> _Given records_:
========================================================================
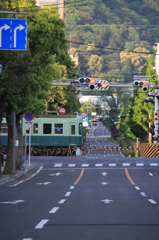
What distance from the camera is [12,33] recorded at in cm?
2161

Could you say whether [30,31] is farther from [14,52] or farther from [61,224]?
[61,224]

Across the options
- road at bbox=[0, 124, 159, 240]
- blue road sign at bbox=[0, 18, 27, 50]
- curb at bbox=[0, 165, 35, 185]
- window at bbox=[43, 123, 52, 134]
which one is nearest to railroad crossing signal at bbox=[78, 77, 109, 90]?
curb at bbox=[0, 165, 35, 185]

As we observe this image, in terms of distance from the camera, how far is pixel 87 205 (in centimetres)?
1825

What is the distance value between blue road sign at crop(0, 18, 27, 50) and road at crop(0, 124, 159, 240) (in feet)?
16.4

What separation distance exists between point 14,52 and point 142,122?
5480 cm

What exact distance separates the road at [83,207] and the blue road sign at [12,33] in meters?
5.00

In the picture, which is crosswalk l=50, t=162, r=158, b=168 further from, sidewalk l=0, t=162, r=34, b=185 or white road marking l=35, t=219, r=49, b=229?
white road marking l=35, t=219, r=49, b=229

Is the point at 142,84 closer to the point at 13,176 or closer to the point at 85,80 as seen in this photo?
the point at 85,80

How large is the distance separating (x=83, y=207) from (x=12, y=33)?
22.9ft

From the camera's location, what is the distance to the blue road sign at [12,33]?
2147 cm

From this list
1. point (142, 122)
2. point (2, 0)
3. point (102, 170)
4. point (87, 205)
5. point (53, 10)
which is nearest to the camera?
point (87, 205)

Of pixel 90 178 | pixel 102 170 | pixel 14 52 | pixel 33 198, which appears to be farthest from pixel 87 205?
pixel 102 170

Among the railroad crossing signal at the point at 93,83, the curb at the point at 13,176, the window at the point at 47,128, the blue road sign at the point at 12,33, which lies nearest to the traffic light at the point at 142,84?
the railroad crossing signal at the point at 93,83

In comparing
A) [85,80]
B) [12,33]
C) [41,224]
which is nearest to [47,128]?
[85,80]
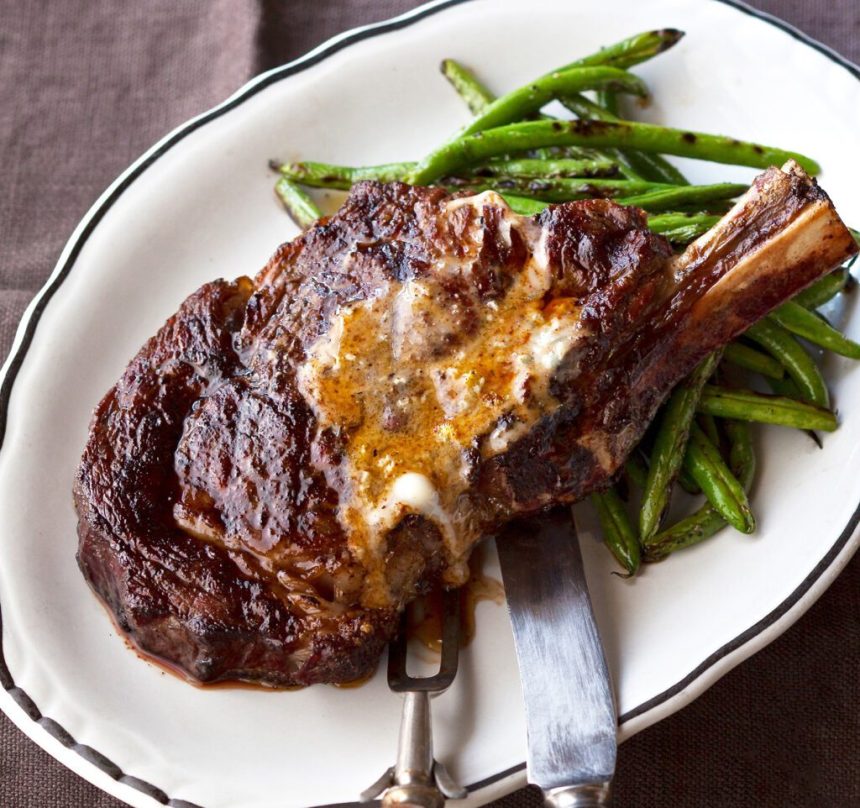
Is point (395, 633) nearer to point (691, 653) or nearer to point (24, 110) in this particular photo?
point (691, 653)

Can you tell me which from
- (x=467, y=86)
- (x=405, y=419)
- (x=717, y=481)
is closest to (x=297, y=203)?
(x=467, y=86)

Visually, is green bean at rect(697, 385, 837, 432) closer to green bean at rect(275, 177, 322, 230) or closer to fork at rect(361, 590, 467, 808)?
fork at rect(361, 590, 467, 808)

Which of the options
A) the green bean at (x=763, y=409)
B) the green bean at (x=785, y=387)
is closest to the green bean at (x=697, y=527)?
the green bean at (x=763, y=409)

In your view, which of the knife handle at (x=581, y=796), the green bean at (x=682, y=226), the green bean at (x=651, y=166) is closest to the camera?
the knife handle at (x=581, y=796)

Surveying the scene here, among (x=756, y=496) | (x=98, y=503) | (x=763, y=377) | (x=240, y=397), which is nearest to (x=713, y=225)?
(x=763, y=377)

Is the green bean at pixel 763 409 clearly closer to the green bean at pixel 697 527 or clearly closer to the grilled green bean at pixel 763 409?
the grilled green bean at pixel 763 409

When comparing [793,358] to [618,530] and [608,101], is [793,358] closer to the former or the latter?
[618,530]
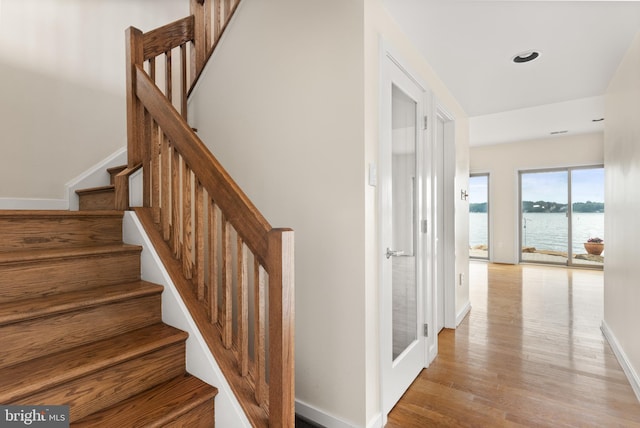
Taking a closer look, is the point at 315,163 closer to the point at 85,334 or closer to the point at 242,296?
the point at 242,296

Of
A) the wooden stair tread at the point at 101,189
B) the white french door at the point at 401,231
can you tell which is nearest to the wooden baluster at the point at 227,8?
the white french door at the point at 401,231

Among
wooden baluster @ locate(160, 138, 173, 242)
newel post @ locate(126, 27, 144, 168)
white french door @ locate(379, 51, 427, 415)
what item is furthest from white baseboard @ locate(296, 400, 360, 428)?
newel post @ locate(126, 27, 144, 168)

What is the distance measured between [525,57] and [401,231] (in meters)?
1.77

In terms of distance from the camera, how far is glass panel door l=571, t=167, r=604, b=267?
6.34m

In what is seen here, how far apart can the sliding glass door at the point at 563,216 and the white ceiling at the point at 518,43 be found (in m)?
3.96

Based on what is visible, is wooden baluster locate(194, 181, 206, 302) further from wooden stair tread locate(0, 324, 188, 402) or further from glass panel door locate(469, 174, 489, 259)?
glass panel door locate(469, 174, 489, 259)

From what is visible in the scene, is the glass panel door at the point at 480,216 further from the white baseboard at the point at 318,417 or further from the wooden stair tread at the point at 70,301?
the wooden stair tread at the point at 70,301

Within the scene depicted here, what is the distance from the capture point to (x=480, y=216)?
7723 millimetres

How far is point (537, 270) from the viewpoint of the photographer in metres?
6.32

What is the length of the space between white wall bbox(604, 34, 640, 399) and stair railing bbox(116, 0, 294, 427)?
8.03ft

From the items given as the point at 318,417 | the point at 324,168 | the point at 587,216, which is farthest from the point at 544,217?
the point at 318,417

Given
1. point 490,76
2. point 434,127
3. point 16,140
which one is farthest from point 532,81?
point 16,140

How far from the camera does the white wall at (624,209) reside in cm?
223

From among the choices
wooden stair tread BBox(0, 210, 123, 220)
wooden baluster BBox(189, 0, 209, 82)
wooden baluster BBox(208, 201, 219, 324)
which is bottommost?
wooden baluster BBox(208, 201, 219, 324)
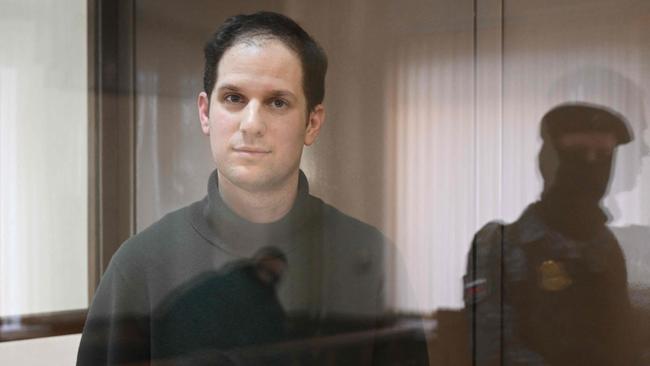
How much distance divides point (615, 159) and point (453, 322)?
0.53 meters

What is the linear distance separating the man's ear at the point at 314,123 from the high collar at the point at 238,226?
77 mm

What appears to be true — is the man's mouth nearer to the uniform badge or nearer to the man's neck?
the man's neck

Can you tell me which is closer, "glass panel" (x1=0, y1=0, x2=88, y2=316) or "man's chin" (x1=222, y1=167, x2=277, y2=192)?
"glass panel" (x1=0, y1=0, x2=88, y2=316)

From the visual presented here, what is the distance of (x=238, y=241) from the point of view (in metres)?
1.93

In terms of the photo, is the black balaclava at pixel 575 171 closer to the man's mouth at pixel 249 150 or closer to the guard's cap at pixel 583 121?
the guard's cap at pixel 583 121

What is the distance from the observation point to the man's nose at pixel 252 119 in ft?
6.13

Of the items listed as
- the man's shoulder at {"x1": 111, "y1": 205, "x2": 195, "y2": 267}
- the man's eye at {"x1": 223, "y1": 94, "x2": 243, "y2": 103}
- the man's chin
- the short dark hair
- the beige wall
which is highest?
the short dark hair

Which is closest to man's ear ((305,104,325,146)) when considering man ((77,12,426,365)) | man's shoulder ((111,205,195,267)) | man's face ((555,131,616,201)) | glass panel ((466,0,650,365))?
man ((77,12,426,365))

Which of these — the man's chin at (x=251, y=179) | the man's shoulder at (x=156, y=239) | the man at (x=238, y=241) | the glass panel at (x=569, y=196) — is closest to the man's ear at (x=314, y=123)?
the man at (x=238, y=241)

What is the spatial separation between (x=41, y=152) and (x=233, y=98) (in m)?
0.40

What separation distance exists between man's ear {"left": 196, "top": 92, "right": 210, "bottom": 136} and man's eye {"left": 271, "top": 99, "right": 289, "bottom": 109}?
13 cm

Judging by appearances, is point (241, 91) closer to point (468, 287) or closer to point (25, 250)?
point (25, 250)

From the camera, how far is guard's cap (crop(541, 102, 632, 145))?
206cm

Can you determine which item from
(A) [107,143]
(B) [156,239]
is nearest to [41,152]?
(A) [107,143]
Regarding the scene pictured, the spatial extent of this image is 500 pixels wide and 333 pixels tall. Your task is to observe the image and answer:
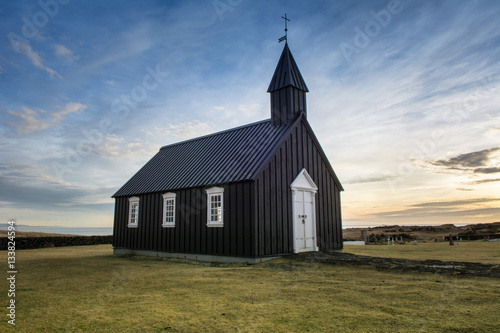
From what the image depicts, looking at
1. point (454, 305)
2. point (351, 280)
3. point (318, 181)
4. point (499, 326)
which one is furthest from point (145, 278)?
point (318, 181)

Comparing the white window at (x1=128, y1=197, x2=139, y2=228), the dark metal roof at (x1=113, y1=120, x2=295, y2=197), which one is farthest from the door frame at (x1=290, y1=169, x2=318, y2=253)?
the white window at (x1=128, y1=197, x2=139, y2=228)

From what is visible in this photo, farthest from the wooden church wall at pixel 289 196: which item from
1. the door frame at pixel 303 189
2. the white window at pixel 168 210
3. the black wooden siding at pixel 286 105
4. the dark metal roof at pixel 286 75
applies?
the white window at pixel 168 210

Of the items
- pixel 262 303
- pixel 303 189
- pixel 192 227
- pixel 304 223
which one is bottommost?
pixel 262 303

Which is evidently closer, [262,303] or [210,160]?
[262,303]

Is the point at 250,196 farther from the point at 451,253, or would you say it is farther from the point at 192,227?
the point at 451,253

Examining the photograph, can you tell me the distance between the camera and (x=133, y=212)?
21062mm

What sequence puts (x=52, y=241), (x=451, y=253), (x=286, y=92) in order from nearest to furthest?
1. (x=451, y=253)
2. (x=286, y=92)
3. (x=52, y=241)

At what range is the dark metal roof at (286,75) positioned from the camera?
17.4m

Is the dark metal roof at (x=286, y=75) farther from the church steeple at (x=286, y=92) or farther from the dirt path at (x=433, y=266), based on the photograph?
the dirt path at (x=433, y=266)

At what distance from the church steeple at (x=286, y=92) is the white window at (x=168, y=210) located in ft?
22.0

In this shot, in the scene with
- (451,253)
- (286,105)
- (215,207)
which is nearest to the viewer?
(215,207)

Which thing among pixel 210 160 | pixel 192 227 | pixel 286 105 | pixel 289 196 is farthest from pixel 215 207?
pixel 286 105

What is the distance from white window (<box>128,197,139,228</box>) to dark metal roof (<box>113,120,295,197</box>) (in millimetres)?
478

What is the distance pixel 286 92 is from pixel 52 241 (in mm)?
22837
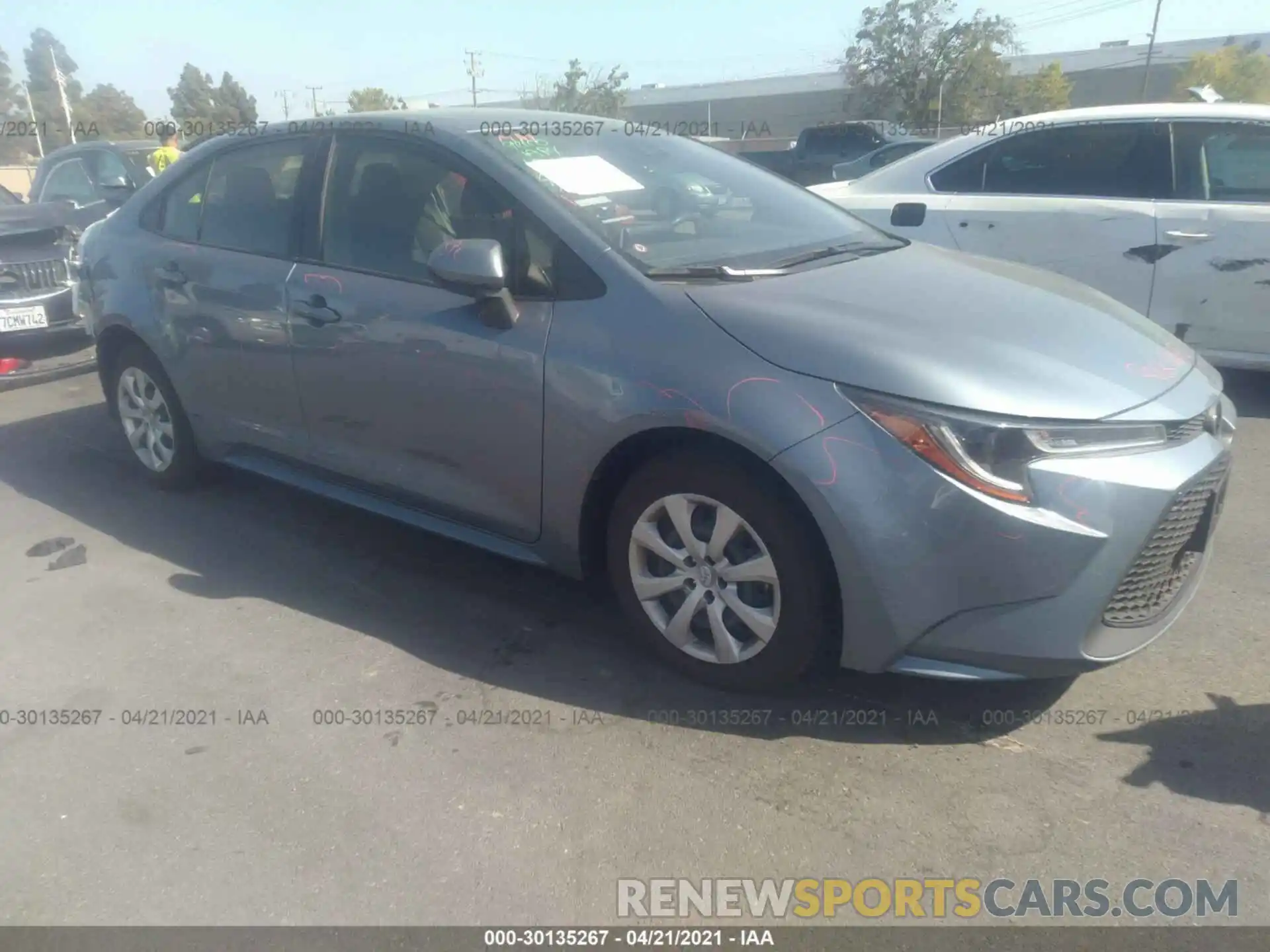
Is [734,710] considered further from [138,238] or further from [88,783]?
[138,238]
========================================================================
Return every line exactly, from the line with "In this shot, in the scene with" through the last line of the records, both included, and leave out the pictures.

> _Reply to the exercise_:
In this shot, in the scene with
- (451,253)
- (286,105)
- (215,207)
which is nearest to the viewer?
(215,207)

Which thing among pixel 210 160 | pixel 192 227 | pixel 286 105 | pixel 289 196 is farthest from pixel 215 207?
pixel 286 105

What is the distance from white window (<box>128,197,139,228</box>) to dark metal roof (<box>113,120,295,197</box>) (in millimetres)?
478

What is the distance pixel 286 92 is from pixel 52 241 (in mm)?
22837
Is [734,710] considered further from [138,238] or further from [88,783]?
[138,238]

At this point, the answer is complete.